Problem description -> Find every line in the entries below that contains the word "beneath", and copy each of those lines.

[Collection entries]
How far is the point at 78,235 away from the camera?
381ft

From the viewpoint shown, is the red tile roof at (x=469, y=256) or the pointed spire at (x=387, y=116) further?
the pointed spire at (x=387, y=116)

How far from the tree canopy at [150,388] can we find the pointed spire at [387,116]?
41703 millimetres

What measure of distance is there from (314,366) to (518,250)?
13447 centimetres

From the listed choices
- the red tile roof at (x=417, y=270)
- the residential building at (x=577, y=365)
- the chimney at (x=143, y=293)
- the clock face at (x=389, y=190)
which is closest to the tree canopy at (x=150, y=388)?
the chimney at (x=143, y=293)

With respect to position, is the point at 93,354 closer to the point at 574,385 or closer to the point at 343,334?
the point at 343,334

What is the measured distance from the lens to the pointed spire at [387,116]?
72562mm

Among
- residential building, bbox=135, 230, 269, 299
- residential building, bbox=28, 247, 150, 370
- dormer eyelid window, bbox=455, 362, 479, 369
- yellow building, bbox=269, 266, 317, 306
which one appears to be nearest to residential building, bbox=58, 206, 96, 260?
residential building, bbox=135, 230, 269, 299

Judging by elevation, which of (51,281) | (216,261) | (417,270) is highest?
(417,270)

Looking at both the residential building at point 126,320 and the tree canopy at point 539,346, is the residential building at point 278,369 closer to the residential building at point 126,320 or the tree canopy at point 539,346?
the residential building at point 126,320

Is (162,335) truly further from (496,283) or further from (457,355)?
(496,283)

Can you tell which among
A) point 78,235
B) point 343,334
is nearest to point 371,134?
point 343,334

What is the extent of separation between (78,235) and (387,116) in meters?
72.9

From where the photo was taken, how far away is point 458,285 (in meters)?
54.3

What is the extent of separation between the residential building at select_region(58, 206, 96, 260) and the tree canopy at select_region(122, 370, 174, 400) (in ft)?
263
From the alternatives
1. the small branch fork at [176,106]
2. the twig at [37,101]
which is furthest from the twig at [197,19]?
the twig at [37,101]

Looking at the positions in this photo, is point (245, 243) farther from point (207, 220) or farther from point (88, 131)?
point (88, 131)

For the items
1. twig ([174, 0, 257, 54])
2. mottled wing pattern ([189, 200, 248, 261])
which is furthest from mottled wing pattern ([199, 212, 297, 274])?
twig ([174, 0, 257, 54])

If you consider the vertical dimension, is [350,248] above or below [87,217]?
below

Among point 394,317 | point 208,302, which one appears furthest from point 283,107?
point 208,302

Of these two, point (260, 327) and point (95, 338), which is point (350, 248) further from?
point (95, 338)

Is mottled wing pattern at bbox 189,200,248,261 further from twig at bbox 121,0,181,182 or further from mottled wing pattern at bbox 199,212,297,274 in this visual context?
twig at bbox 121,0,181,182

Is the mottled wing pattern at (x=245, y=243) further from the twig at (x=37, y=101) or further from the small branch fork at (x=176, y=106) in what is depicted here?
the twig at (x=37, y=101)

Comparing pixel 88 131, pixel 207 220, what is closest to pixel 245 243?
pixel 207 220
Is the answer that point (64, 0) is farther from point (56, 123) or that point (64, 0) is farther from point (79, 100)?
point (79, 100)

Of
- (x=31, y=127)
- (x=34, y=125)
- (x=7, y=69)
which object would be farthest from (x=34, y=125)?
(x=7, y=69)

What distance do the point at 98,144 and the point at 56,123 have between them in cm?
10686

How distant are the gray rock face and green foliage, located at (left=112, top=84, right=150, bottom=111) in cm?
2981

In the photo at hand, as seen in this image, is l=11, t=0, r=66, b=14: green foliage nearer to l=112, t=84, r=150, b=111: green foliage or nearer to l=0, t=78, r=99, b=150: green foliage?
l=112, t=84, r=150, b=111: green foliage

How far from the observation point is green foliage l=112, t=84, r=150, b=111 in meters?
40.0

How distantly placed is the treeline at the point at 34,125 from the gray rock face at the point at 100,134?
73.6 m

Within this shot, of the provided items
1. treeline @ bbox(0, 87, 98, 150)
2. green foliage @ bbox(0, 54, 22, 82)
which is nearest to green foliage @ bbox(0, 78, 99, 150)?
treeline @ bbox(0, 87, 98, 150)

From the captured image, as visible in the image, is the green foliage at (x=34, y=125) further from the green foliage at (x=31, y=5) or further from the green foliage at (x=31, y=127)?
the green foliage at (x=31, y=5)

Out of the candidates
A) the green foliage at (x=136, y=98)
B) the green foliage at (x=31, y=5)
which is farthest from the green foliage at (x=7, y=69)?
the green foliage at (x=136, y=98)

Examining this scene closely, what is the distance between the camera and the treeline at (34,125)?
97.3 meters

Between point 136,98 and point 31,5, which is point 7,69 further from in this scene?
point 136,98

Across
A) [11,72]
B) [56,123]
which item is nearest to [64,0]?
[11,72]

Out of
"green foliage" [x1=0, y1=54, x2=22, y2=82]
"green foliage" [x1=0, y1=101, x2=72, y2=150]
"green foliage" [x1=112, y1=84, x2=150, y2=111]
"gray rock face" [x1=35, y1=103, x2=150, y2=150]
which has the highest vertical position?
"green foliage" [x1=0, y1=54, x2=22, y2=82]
---
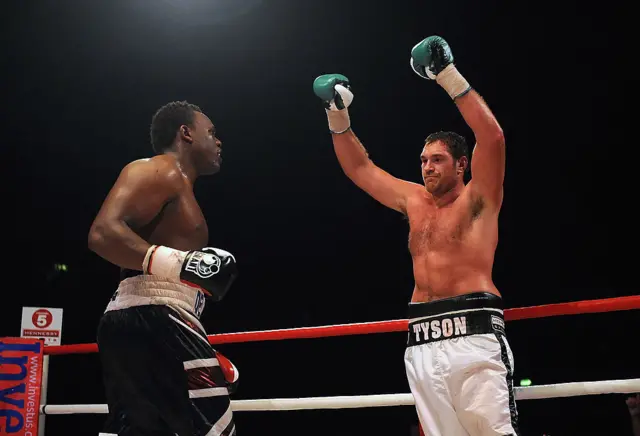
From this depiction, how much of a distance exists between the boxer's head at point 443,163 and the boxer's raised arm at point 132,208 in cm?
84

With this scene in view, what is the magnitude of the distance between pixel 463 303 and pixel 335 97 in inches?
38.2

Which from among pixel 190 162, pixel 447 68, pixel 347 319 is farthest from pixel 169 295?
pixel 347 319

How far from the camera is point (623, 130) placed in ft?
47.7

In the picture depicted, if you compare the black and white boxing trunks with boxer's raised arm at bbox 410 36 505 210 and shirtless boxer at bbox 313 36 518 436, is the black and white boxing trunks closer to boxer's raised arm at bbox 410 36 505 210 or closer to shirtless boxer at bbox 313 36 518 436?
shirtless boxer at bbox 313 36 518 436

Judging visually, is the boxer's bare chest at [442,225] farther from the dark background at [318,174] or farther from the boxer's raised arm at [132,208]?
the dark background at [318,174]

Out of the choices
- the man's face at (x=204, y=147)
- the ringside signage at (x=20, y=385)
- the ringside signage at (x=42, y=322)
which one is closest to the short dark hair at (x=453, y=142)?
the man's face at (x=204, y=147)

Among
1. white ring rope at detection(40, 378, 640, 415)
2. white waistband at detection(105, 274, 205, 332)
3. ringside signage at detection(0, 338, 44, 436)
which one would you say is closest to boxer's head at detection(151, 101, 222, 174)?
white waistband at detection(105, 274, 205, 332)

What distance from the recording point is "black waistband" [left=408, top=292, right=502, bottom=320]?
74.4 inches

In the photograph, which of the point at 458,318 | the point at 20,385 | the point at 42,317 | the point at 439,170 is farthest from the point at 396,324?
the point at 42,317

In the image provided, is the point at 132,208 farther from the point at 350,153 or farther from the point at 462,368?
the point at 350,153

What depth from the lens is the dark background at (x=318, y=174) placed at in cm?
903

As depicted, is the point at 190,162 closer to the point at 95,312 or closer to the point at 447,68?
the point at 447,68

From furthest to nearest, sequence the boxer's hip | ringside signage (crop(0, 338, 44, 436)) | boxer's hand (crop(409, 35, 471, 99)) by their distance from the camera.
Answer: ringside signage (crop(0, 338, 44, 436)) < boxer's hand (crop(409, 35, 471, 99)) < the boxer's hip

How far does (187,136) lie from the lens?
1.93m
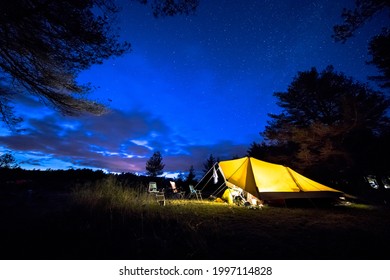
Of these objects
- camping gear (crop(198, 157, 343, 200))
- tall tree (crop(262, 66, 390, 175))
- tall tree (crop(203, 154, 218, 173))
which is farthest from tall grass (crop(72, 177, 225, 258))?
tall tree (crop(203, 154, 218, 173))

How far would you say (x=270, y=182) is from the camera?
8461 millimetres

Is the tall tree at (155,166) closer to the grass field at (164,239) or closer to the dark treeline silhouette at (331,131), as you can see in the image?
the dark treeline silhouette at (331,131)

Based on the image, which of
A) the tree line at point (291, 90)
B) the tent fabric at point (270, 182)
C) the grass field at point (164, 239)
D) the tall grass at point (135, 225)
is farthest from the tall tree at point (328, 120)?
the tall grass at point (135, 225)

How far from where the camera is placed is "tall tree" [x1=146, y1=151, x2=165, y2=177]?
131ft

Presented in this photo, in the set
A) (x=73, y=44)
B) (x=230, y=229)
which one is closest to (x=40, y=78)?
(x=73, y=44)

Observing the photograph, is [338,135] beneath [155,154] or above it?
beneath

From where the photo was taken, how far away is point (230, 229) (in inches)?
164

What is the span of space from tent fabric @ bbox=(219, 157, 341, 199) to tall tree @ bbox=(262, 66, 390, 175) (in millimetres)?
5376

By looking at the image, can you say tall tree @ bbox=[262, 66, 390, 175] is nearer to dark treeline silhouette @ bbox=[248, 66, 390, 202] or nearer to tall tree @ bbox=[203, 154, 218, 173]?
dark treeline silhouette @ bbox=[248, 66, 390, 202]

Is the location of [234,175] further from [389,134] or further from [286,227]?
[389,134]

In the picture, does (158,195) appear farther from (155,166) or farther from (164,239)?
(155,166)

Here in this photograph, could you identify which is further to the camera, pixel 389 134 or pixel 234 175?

Task response ->
Observing the photograph, is [338,135] beneath [155,154] or above it?
beneath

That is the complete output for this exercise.